A collaborative group of researchers, based in Australia and China, have found that early screening for pulmonary arterial hypertension (PAH) in systemic sclerosis (SSc) using two recently developed methods resulted in identification of PAH in 100% of individuals screened. The study, titled A Comparison of the Predictive Accuracy of Three Screening Models for Pulmonary Arterial Hypertension in Systemic Sclerosis appeared January 18th, 2015 in Arthritis Research & Therapy.

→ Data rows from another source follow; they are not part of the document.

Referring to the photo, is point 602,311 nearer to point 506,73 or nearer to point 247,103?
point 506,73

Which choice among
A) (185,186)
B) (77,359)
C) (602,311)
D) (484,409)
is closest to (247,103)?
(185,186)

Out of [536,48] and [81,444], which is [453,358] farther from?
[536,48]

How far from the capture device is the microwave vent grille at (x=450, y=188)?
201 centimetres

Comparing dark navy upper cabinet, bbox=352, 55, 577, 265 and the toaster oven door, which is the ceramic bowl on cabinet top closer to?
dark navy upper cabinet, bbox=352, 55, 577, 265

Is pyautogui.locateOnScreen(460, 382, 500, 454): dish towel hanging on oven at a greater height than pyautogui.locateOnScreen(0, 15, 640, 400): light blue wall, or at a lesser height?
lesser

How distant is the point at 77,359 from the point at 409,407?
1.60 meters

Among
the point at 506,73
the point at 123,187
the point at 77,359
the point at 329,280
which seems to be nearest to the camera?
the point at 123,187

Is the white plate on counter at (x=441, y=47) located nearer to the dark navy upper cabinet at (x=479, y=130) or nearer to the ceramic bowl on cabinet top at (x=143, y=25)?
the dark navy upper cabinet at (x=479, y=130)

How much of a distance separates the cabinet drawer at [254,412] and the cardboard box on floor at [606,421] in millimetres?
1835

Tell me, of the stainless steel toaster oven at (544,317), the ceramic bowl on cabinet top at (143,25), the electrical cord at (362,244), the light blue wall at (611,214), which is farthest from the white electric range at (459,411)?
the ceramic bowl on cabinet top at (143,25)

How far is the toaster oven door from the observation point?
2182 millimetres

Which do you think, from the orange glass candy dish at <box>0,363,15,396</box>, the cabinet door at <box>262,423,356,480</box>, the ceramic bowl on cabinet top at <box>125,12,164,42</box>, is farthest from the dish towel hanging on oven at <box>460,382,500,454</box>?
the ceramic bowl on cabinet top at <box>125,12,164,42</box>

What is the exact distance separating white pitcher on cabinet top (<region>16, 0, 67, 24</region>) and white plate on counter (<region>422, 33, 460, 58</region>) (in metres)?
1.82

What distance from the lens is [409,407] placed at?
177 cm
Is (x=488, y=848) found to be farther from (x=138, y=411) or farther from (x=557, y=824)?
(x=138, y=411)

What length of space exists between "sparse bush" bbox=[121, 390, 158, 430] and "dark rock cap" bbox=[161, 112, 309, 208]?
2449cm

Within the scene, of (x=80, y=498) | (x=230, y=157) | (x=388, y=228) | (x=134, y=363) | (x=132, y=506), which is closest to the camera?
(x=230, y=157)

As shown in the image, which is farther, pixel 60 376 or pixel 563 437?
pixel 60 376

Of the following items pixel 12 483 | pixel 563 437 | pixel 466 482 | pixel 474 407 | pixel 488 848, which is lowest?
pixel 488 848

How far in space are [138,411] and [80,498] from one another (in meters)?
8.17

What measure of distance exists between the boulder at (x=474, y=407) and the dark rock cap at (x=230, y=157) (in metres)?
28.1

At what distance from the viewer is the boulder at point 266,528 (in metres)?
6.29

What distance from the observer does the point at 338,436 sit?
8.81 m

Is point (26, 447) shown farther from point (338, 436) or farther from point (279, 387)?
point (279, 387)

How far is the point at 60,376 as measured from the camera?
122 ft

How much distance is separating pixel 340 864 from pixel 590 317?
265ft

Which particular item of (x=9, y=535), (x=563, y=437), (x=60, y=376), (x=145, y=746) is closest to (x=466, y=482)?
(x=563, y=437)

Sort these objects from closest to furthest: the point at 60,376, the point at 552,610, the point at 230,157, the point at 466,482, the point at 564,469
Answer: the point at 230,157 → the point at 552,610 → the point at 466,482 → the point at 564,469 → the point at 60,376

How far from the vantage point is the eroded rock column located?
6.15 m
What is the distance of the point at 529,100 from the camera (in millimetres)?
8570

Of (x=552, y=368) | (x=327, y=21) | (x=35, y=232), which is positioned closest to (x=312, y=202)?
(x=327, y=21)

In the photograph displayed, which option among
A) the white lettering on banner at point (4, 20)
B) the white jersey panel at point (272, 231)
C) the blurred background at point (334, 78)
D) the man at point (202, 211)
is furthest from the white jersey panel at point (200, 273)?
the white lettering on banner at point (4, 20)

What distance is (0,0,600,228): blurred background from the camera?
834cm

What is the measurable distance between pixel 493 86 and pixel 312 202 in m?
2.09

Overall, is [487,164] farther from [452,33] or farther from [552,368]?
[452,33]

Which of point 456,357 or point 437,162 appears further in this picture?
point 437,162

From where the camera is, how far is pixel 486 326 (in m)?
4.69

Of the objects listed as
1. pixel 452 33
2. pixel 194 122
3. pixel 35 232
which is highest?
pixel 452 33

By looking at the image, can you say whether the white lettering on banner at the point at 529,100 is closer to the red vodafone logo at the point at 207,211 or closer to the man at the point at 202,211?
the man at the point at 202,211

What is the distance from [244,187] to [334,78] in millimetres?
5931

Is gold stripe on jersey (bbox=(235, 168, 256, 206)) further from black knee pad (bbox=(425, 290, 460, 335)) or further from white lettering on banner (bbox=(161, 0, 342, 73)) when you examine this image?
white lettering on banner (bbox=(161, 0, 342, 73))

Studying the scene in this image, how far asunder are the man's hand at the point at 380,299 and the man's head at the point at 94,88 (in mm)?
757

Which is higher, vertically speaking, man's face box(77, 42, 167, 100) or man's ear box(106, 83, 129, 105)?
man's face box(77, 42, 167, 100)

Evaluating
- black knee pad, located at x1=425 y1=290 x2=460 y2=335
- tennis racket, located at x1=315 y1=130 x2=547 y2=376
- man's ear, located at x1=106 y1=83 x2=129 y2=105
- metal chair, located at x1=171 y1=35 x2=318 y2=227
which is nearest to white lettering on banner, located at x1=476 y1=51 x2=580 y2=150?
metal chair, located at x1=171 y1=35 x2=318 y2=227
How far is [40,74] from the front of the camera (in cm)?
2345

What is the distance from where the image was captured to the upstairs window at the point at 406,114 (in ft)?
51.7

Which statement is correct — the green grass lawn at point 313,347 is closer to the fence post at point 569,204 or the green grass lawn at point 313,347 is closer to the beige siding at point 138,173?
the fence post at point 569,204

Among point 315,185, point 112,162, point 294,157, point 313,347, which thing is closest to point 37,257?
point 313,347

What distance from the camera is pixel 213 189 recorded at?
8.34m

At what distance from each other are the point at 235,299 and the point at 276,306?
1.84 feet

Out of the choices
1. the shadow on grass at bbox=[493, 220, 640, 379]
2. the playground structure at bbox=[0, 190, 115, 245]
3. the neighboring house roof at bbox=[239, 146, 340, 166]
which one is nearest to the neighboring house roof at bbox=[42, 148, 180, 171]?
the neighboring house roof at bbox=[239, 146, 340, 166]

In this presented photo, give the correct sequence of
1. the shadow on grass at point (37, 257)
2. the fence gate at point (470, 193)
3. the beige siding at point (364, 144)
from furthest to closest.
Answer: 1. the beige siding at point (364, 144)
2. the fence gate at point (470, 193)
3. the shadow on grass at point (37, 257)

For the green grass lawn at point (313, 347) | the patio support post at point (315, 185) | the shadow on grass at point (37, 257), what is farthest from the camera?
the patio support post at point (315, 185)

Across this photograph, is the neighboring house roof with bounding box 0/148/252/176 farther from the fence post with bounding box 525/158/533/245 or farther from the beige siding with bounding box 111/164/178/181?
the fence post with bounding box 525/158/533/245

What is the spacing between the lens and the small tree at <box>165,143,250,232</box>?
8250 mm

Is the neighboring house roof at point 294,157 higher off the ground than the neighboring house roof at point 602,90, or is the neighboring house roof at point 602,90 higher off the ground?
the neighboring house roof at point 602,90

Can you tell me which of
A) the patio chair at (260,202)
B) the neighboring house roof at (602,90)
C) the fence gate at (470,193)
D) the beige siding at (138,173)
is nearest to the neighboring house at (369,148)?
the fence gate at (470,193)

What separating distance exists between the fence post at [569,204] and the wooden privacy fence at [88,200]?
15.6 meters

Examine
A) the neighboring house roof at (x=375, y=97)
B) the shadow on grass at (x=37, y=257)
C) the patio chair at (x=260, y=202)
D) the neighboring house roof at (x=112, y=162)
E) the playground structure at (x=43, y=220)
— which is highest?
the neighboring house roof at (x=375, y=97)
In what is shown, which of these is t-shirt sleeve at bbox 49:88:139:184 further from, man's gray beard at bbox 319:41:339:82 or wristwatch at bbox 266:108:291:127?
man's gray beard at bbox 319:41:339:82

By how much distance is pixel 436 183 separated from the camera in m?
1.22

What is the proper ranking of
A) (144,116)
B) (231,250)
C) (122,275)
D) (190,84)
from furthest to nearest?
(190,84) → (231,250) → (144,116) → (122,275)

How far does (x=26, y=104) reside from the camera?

SSc is disease of the connective tissue that involves many different bodily systems. It is characterized by diseased blood vessels (vasculopathy) and fibrosis — the thickening and scarring of connective tissue. PAH refers to abnormally high blood pressure in the lung arteries. It is one of the most severe problems that can occur in SSc and is also a main cause of death in people with SSc. About half of people with SSc die within three years of developing PAH.
The researchers tested how accurately two recently published screening algorithms (DETECT 2013 and Australian Scleroderma Interest Group (ASIG) 2012) could predict the existence of SSc-associated PAH (SSc-PAH), compared to European Society of Cardiology/Respiratory Society (ESC/ERS 2009) guidelines, a frequently-used measurement. The DETECT algorithm was based on an international study conducted in 62 centers from North America, Europe and Asia, in 466 adults with SSc at risk of PAH. The ASIG is an interest group that has collected data for the last five years at 12 sites across Australia, with data compiled from over 1,000 patients to formulate this algorithm.
Led by Yanjie Hao of the Department of Rheumatology, St Vincent’s Hospital, Melbourne, Australia, the investigators studied 73 SSc patients with possible PAH who were undergoing right heart catheterization (RHC). They used the three different PAH screening models, the DETECT and ASIG algorithms as well as the ESC/ERS 2009 guidelines and compared how effective each one was.
Both the DETECT and ASIG algorithms were equally good at predicting PAH, with 100% accuracy. In contrast, the ESC/ERS guidelines had sensitivity of 96.3%.
The DETECT and ASIG algorithms were better than the ESC/ERS guidelines, and were able to identify all patients with PAH.
The authors concluded “In summary, the DETECT and ASIG algorithms out-perform the ESC/ERS guidelines, with a high sensitivity, which is the most important feature for a screening algorithm, reducing or eliminating missed diagnoses.”
The researchers further noted however, that all of the screening methods performed well, stating “Despite the limitations of the three screening algorithms we evaluated, they each performed reasonably well in detecting SSc-PAH, echoing the sentiments of many experts that any reasonable screening algorithm applied for the early detection of SSc-PAH is better than usual care. That said, accuracy, accessibility and economic considerations are likely to influence the choice of algorithm for SSc-PAH screening.”